- [Text to read]
▼▼▼
Sentiment Classification Using BERT

Sentiment Classification with BERT

In this blog, we will fine-tune BERT for sentiment classification. BERT (Bidirectional Encoder Representations from Transformers) is a pre-trained transformer that captures deep bidirectional context, which makes it state-of-the-art across NLP tasks. We train it on the IMDB movie reviews dataset for binary sentiment using the ktrain one-cycle training API.

What is `ktrain`

ktrain is a library to help build, train, debug, and deploy neural networks in the deep learning software framework, Keras.

ktrain uses tf.keras in TensorFlow instead of standalone Keras.) Inspired by the fastai library, with only a few lines of code, ktrain lets us easily:

estimate a good learning rate for our model and data using a learning rate finder
use learning rate schedules such as the triangular policy, 1cycle policy, and SGDR to train our model more effectively
use fast, ready-made models for both text classification (e.g., NBSVM, fastText, GRU with pre-trained word embeddings) and image classification (e.g., ResNet, Wide Residual Networks, Inception)
load and preprocess text and image data from a variety of formats
inspect data points that were misclassified to help improve our model
use a simple prediction API for saving and deploying both models and preprocessing steps to make predictions on new raw data

ktrain GitHub: amaiya/ktrain

Notebook Setup

BASH

pip install ktrain

Importing Libraries

PYTHON

import tensorflow as tf
import pandas as pd
import numpy as np
import ktrain
from ktrain import text
import tensorflow as tf

PYTHON

tf.__version__

OUTPUT

'2.1.0'

Downloading the dataset

BASH

git clone https://github.com/laxmimerit/IMDB-Movie-Reviews-Large-Dataset-50k.git

OUTPUT

Cloning into 'IMDB-Movie-Reviews-Large-Dataset-50k'...

PYTHON

#loading the train dataset

data_train = pd.read_excel('IMDB-Movie-Reviews-Large-Dataset-50k/train.xlsx', dtype = str)

PYTHON

#loading the test dataset

data_test = pd.read_excel('IMDB-Movie-Reviews-Large-Dataset-50k/test.xlsx', dtype = str)

PYTHON

#dimension of the dataset

print("Size of train dataset: ",data_train.shape)
print("Size of test dataset: ",data_test.shape)

OUTPUT

Size of train dataset:  (25000, 2)
Size of test dataset:  (25000, 2)

Observation: Both train and test dataset is having 25000 rows and 2 columns

PYTHON

#printing last rows of train dataset

data_train.tail()

OUTPUT

	Reviews	Sentiment
24995	Everyone plays their part pretty well in this ...	pos
24996	It happened with Assault on Prescient 13 in 20...	neg
24997	My God. This movie was awful. I can't complain...	neg
24998	When I first popped in Happy Birthday to Me, I...	neg
24999	So why does this show suck? Unfortunately, tha...	neg

PYTHON

#printing head rows of test dataset

data_test.head()
▲▲▲
- [Data extract]
▼▼▼
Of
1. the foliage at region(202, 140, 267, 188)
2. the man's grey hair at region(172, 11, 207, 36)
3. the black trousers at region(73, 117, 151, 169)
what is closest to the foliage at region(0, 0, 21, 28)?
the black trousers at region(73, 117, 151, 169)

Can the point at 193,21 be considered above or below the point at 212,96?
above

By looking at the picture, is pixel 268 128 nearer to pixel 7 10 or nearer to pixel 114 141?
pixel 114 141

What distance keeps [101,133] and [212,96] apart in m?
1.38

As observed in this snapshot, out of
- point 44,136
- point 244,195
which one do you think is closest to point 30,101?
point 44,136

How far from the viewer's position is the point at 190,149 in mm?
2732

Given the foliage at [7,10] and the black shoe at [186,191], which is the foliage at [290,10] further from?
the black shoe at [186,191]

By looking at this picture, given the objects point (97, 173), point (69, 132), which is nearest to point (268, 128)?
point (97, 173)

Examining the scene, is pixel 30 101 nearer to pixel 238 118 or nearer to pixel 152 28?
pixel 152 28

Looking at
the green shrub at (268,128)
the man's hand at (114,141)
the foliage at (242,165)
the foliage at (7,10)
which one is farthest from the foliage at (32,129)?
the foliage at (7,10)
▲▲▲
- [Written instruction A] List every learning rate schedule that the BERT sentiment tutorial names as something ktrain can use.
- [Written instruction B] Write out the passage of the BERT sentiment tutorial starting with "ktrain is a" and going on through "Residual Networks, Inception)".
The entries were taken from a separate source.

- [Complete output A] triangular policy, 1cycle policy, SGDR

- [Complete output B]
ktrain is a library to help build, train, debug, and deploy neural networks in the deep learning software framework, Keras.

ktrain uses tf.keras in TensorFlow instead of standalone Keras.) Inspired by the fastai library, with only a few lines of code, ktrain lets us easily:

estimate a good learning rate for our model and data using a learning rate finder
use learning rate schedules such as the triangular policy, 1cycle policy, and SGDR to train our model more effectively
use fast, ready-made models for both text classification (e.g., NBSVM, fastText, GRU with pre-trained word embeddings) and image classification (e.g., ResNet, Wide Residual Networks, Inception)